_EXERCISE DATA_
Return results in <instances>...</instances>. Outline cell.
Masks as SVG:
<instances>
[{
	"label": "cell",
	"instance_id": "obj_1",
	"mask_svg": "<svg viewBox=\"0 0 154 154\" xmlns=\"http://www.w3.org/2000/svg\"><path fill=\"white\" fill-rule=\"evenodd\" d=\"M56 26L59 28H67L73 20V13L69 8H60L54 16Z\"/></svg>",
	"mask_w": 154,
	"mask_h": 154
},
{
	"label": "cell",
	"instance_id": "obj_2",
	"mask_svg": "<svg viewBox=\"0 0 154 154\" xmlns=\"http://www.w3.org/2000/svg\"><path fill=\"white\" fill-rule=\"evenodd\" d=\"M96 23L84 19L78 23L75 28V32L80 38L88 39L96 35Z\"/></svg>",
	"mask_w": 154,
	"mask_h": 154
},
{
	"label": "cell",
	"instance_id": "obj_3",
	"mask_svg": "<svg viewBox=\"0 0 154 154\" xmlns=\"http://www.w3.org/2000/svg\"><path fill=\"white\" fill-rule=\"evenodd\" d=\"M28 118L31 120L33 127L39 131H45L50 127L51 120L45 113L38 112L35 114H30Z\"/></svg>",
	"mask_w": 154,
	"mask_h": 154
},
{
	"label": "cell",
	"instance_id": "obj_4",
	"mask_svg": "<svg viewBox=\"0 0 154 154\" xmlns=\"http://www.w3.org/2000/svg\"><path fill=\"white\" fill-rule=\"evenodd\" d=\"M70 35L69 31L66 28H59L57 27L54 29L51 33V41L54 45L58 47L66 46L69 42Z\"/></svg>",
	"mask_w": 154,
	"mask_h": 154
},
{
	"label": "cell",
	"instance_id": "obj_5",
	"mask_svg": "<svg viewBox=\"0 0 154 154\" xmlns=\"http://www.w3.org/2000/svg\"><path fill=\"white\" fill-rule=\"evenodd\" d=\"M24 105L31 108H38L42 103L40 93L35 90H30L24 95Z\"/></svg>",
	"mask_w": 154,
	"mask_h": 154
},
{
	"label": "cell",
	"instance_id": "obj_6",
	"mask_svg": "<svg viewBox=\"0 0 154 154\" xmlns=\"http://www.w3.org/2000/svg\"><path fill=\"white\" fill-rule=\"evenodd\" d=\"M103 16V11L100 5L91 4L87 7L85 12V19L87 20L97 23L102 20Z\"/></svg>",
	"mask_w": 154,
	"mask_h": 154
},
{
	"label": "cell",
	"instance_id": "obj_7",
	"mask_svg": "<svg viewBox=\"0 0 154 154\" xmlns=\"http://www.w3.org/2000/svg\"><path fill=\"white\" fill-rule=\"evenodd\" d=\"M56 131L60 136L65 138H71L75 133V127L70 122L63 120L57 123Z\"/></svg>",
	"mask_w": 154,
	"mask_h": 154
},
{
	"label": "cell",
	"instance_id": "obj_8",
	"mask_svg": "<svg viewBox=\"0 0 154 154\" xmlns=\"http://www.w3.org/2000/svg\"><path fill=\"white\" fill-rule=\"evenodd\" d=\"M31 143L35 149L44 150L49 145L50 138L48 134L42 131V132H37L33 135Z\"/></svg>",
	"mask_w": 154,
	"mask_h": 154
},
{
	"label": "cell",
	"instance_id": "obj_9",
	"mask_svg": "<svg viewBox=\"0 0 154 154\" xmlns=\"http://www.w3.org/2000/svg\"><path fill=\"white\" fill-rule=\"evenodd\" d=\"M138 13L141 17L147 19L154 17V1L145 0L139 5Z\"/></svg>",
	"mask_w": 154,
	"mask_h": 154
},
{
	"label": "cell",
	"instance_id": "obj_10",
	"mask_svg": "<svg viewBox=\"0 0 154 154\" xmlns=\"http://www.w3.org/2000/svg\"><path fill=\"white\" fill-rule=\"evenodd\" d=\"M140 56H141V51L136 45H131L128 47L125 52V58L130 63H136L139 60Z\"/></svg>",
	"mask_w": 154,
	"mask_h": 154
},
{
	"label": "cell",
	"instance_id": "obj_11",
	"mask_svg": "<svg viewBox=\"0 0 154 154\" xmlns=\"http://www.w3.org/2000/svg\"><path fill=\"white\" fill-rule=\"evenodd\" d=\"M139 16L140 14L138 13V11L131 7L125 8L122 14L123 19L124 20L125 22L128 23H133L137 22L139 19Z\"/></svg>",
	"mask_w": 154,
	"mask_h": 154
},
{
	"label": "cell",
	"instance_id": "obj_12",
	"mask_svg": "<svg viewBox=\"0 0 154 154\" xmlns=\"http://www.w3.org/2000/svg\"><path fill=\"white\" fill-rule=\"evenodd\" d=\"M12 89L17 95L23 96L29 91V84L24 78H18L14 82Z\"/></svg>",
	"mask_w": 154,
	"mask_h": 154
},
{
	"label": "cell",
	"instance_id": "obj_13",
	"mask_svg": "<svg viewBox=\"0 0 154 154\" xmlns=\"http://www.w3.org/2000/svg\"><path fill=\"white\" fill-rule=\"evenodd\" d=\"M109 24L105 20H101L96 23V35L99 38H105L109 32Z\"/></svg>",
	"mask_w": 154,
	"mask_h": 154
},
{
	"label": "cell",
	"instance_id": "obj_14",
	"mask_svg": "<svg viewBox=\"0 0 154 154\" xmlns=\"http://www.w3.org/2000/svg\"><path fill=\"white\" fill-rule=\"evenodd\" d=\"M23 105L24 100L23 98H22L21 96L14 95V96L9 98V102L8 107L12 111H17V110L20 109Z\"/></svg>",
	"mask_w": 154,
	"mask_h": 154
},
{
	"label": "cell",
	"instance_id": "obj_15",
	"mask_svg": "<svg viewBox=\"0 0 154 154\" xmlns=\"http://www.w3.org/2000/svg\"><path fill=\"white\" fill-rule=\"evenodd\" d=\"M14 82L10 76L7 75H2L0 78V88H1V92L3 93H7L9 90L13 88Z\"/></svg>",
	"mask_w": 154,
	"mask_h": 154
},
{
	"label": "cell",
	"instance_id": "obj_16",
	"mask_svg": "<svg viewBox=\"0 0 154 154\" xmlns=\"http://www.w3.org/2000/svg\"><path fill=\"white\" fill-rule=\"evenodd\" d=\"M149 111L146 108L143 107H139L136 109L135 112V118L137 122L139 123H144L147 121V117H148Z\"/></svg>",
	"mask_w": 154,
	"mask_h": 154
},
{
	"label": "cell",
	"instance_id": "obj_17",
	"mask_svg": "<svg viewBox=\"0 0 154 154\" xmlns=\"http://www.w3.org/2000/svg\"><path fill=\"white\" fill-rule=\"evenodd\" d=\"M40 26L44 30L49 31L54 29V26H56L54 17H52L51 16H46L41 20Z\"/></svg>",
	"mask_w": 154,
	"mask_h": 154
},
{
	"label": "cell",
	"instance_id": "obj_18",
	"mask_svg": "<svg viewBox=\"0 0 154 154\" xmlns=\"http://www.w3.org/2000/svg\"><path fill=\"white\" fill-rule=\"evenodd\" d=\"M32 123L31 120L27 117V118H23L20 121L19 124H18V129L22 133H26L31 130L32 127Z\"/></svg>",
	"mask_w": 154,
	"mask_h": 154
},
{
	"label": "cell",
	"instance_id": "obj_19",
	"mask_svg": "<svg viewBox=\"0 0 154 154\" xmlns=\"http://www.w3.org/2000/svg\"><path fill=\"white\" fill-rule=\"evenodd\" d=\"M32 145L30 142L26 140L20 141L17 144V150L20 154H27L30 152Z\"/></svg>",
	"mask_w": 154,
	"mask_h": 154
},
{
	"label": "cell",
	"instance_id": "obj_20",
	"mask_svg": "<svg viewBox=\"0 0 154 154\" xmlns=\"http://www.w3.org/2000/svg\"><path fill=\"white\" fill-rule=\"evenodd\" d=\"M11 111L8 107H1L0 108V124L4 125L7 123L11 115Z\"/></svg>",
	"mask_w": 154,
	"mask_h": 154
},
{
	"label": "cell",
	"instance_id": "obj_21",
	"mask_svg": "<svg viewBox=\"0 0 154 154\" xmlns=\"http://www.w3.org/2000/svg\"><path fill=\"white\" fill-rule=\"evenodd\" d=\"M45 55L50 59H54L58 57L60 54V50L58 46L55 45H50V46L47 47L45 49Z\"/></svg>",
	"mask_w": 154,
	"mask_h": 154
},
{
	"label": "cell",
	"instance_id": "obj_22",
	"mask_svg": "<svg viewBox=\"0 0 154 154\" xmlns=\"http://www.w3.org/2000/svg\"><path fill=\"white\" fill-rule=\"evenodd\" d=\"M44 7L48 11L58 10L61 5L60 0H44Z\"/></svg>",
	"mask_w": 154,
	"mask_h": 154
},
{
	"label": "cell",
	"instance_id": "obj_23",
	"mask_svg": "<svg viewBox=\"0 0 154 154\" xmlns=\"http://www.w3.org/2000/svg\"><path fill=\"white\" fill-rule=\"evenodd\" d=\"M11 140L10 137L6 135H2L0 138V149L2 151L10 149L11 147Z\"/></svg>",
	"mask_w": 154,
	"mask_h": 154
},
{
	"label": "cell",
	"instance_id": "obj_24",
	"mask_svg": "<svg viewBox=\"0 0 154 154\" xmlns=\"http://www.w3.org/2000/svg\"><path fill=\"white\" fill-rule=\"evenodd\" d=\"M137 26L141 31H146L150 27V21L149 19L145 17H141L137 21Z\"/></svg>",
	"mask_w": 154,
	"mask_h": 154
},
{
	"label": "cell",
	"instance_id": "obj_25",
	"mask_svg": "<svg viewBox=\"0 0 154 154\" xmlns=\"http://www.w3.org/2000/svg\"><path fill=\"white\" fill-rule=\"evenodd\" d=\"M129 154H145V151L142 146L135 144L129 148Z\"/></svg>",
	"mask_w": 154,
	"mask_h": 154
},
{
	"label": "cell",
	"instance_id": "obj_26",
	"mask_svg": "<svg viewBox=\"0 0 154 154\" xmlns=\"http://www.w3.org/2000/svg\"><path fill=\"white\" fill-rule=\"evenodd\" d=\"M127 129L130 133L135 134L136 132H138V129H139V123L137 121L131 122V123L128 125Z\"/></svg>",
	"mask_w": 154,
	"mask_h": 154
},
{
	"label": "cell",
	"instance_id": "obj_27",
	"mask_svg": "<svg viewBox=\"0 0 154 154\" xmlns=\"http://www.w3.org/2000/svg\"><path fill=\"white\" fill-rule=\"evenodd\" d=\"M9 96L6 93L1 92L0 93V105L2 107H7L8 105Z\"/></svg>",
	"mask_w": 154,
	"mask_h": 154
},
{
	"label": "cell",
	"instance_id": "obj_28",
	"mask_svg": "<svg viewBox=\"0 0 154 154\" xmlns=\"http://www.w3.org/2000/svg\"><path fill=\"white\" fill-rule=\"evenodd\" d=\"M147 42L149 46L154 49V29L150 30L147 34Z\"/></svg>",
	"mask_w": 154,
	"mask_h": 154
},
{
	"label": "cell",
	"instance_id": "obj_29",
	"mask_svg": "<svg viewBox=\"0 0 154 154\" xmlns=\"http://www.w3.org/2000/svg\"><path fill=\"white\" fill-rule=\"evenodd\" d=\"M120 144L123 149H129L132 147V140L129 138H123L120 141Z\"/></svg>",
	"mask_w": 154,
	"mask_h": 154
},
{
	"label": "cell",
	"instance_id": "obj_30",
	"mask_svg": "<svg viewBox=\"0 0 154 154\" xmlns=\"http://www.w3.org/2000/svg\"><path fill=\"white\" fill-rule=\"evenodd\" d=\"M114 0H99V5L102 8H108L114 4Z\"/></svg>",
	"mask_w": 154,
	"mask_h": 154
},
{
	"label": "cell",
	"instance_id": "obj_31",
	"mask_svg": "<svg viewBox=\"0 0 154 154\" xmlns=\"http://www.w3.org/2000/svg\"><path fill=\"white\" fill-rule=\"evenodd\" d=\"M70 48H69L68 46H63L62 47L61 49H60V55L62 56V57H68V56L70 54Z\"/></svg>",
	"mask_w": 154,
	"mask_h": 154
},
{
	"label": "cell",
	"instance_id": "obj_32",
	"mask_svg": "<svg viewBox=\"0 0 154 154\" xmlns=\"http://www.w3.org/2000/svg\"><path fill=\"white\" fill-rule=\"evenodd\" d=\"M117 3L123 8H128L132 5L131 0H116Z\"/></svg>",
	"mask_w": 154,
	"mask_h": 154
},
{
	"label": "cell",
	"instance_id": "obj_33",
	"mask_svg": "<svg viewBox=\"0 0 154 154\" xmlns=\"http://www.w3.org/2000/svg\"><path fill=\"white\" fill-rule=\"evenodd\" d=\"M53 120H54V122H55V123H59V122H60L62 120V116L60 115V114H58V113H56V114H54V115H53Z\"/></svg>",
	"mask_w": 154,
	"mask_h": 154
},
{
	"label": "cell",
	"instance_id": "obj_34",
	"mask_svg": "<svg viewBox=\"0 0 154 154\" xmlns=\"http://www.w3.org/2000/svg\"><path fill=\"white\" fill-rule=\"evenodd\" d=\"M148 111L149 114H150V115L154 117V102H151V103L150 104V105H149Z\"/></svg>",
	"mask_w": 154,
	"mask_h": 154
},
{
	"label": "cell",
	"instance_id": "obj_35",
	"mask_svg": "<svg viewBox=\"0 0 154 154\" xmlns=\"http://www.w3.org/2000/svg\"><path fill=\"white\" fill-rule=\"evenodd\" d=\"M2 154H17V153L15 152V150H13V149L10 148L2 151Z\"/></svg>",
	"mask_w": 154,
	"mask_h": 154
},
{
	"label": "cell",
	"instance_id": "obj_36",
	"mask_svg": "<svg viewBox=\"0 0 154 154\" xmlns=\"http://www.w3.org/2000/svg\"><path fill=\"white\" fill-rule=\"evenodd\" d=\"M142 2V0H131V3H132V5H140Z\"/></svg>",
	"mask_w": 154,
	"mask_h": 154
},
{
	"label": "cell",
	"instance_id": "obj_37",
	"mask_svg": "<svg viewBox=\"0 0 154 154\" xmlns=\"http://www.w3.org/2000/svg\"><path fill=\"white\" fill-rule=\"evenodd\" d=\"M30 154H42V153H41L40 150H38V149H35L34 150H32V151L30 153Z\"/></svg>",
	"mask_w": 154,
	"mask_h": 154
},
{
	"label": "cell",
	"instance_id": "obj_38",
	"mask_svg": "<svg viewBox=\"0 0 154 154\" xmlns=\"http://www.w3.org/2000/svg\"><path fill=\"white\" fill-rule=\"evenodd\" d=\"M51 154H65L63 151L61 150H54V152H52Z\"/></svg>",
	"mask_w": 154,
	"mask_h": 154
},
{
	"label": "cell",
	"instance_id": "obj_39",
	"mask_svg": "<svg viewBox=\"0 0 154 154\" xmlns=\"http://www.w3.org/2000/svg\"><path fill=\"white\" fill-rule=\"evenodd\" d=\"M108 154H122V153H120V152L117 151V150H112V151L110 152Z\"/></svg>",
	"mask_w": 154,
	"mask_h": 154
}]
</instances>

_WHAT YOU WILL DO_
Express the lines of the entries from the first line up to and including the line that contains "26L59 28H67L73 20V13L69" as a JSON list of strings, one string per line, leaving out blank lines.

_ANSWER FOR THE TASK_
[
  "Return results in <instances>...</instances>. Outline cell.",
  "Masks as SVG:",
  "<instances>",
  "[{",
  "\t\"label\": \"cell\",",
  "\t\"instance_id\": \"obj_1\",",
  "\t\"mask_svg\": \"<svg viewBox=\\\"0 0 154 154\\\" xmlns=\\\"http://www.w3.org/2000/svg\\\"><path fill=\\\"white\\\" fill-rule=\\\"evenodd\\\" d=\\\"M56 26L59 28H67L73 20V13L69 8H60L54 16Z\\\"/></svg>\","
]